_Document extract:_
----
Disc Creatures

Disc Creatures is a fantastic mons RPG that effectively captures the feeling of old-school Pokemon while bringing plenty of new things to the table. It is also, unfortunately, a very standard jRPG that got boring for me extremely fast, but if that doesn’t bother you there’s a lot here to love.

Atmospherically, this game feels like everything Pokemon tried to be, but failed at. Mons can talk and wander around towns like other NPCs, and are even shown owning property. This might be the first mons game I’ve played where I could actually believe mons and humans live in harmony. Unfortunately, it still can’t come up with an ethical justification for creature collecting, so it sidesteps the issue entirely by saying your creatures are clones who can’t talk and (presumably?) aren’t sapient. So, kinda like Digimon Story except it makes any attempt at all to make this seem not horrible. I should note that doing this (dodging the issue entirely) is still way, way better than making it hideously unethical and then saying it isn’t, Pokemon.

There is also a delightful amount of flavor text! Despite the graphics being less sophisticated than Monster Crown‘s, the world felt far more alive, interactive, and enjoyable to explore. Even NPCs often have enjoyable quirks and tongue-in-cheek twists on standard NPC help dialogue, especially given that, as I said, many of them are mons. The NPCs provide actual honest-to-god worldbuilding details too, and all of them fit together instead of the slapdash contradictory mess of Pokemon. The world made sense to me as a society that could actually exist and function, where humans and creatures really are able to work together to make a better world.

It even manages to have a more sophisticated plot than Pokemon without going 2edgy4u like Monster Crown. There is enough evil and danger to make you feel genuinely cool and heroic for overcoming it, but without compromising the promise of a world that is on the whole a nice, uplifting, and cozy place. It even engages with the ethics of mon taming without turning into a complete cop-out like B/W by  letting the mons be part of the conversation, fancy that. There’s also a lot of really fun and clever twists on Pokemon‘s tropes — there is a point where the Evil Team pretends to challenge you to a creature battle then sucker punches you unconscious, which is hilarious. This is clearly a game made by someone who has thought as deeply about Pokemon as we have.
----
_Provided records:_

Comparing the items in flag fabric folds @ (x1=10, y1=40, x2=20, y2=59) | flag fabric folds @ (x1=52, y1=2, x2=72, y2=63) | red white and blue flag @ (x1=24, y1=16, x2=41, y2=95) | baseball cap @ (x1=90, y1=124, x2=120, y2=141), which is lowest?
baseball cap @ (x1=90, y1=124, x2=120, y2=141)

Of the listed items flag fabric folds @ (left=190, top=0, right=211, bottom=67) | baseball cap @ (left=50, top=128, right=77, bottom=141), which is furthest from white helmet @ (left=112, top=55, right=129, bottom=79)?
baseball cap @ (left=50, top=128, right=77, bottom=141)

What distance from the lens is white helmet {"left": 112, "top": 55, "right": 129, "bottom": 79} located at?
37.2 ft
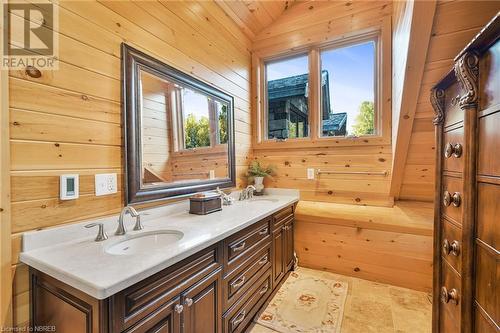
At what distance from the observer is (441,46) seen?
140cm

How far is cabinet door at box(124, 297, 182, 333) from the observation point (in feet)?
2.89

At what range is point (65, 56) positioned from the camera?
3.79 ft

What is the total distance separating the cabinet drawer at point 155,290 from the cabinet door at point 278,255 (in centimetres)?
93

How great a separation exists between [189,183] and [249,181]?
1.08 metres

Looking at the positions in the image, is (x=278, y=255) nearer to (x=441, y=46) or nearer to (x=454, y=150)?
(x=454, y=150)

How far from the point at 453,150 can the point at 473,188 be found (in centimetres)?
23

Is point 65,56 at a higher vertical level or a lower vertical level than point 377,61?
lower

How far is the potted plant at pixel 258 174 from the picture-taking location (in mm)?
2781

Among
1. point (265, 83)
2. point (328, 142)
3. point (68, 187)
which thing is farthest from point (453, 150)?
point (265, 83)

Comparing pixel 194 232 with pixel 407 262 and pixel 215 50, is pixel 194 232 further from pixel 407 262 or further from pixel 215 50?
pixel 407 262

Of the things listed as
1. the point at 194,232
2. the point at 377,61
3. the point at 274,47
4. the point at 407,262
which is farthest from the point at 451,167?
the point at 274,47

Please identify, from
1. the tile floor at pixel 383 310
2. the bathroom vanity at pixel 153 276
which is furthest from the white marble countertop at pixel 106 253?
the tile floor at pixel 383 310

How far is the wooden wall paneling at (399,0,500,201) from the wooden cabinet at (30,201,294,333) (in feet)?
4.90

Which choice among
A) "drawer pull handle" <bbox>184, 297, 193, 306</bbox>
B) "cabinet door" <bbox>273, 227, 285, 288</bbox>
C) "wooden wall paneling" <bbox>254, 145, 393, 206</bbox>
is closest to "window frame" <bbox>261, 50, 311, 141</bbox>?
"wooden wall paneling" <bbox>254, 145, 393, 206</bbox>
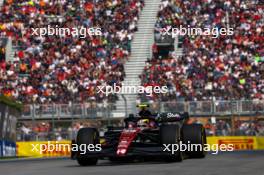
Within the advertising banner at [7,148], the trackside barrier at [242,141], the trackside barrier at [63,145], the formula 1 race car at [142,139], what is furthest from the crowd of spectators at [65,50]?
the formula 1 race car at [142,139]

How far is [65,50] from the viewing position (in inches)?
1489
----
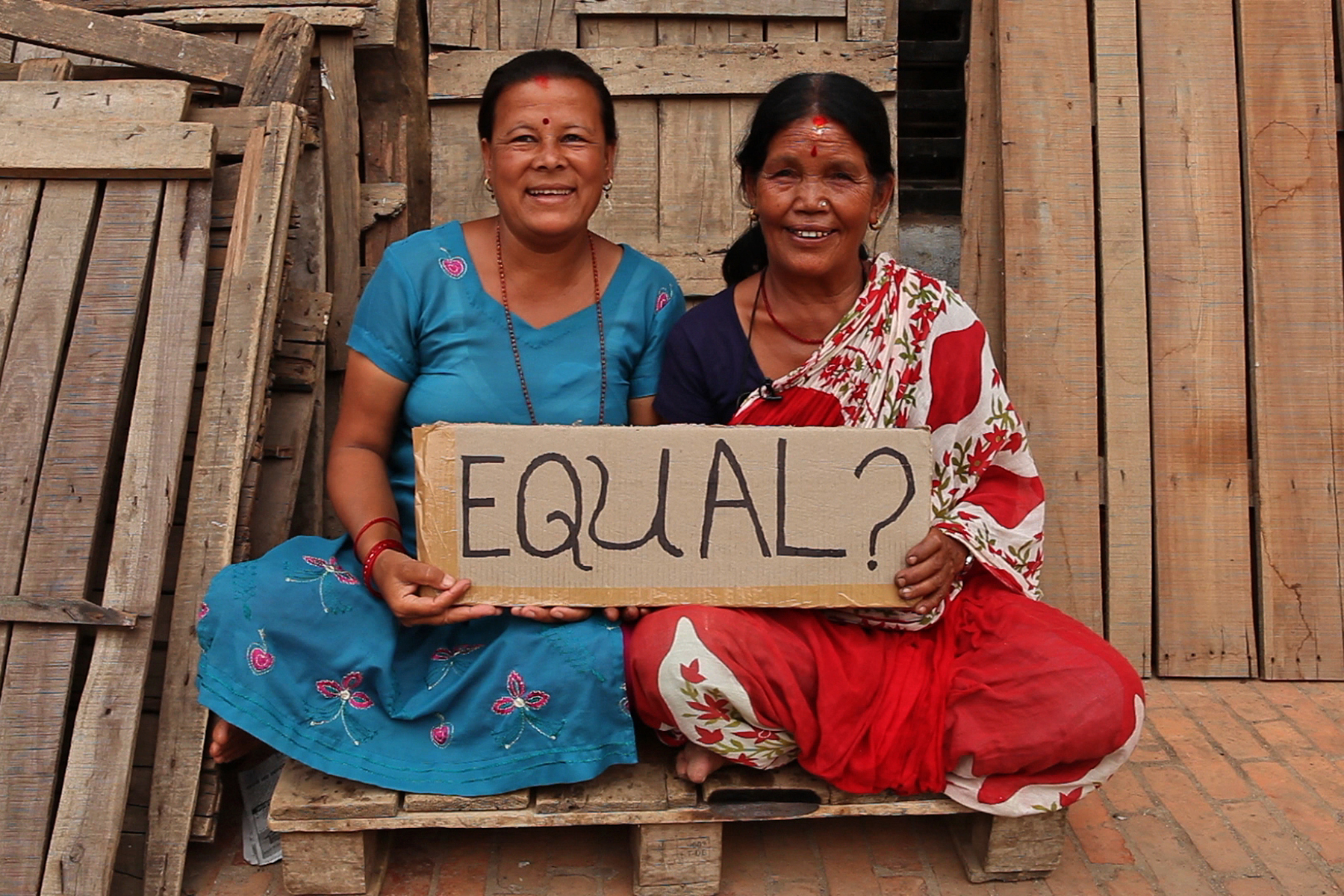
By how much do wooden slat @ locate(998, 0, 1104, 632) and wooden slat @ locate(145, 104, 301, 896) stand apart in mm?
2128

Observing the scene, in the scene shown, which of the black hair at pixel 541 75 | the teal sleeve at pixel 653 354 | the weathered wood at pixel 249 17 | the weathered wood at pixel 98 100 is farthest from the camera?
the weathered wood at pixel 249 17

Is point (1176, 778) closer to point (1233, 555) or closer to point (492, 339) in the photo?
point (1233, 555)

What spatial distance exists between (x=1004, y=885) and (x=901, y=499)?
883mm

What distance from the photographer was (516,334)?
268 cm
----
_Direction:_
Print everything from "Disc Creatures is" down to "here to love." in the Disc Creatures review above, copying the words without change.

_Answer for the task:_
Disc Creatures is a fantastic mons RPG that effectively captures the feeling of old-school Pokemon while bringing plenty of new things to the table. It is also, unfortunately, a very standard jRPG that got boring for me extremely fast, but if that doesn’t bother you there’s a lot here to love.